---------- Input

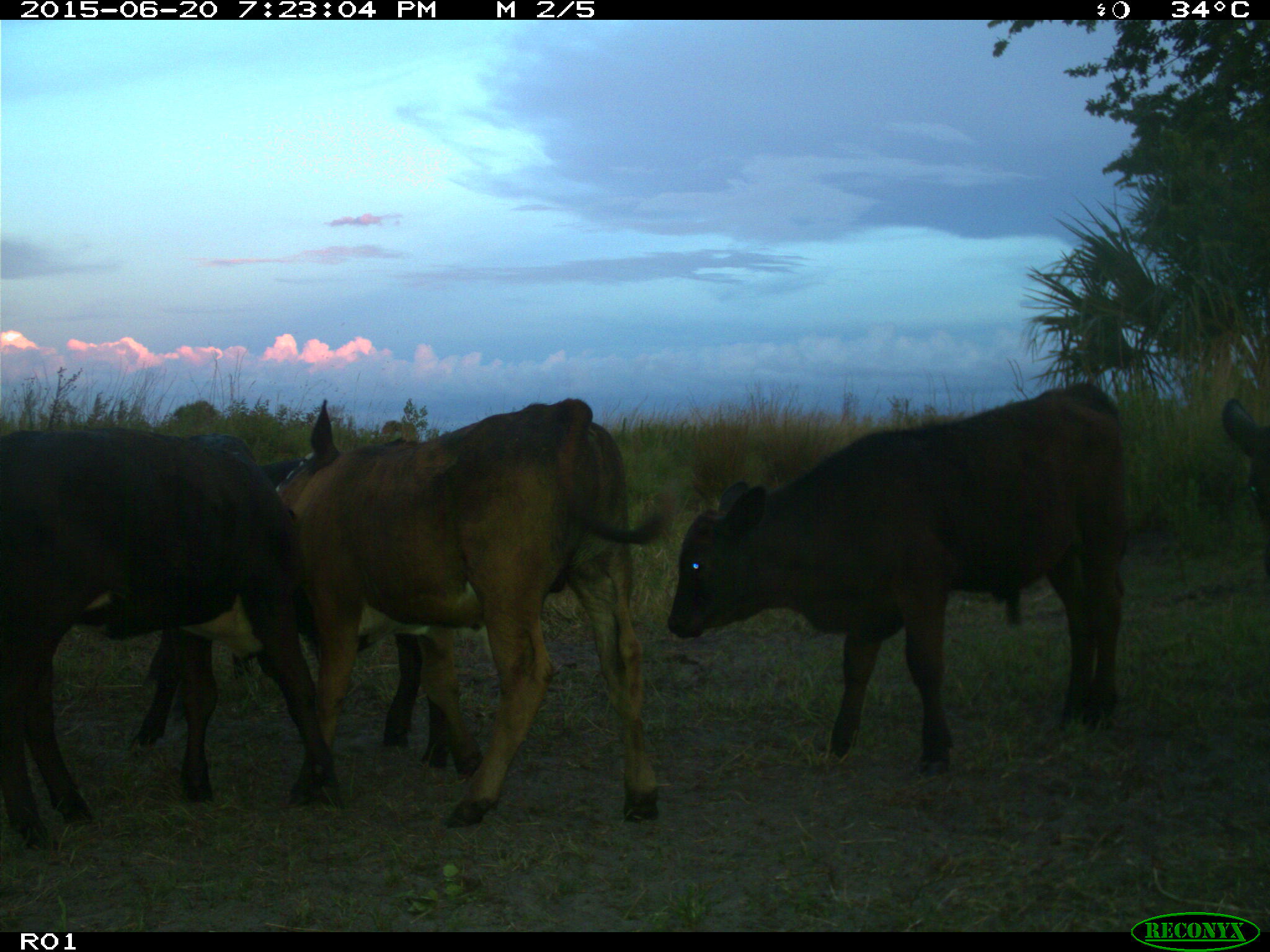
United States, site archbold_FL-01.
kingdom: Animalia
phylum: Chordata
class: Mammalia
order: Artiodactyla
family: Bovidae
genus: Bos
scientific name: Bos taurus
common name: domestic cow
Bos taurus (domestic cow).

--------------------

Try it: Your answer must consist solely of the lines from the one containing "class: Mammalia" through the last line of the entries, reproduced exactly.

Answer to this problem:
class: Mammalia
order: Artiodactyla
family: Bovidae
genus: Bos
scientific name: Bos taurus
common name: domestic cow
Bos taurus (domestic cow).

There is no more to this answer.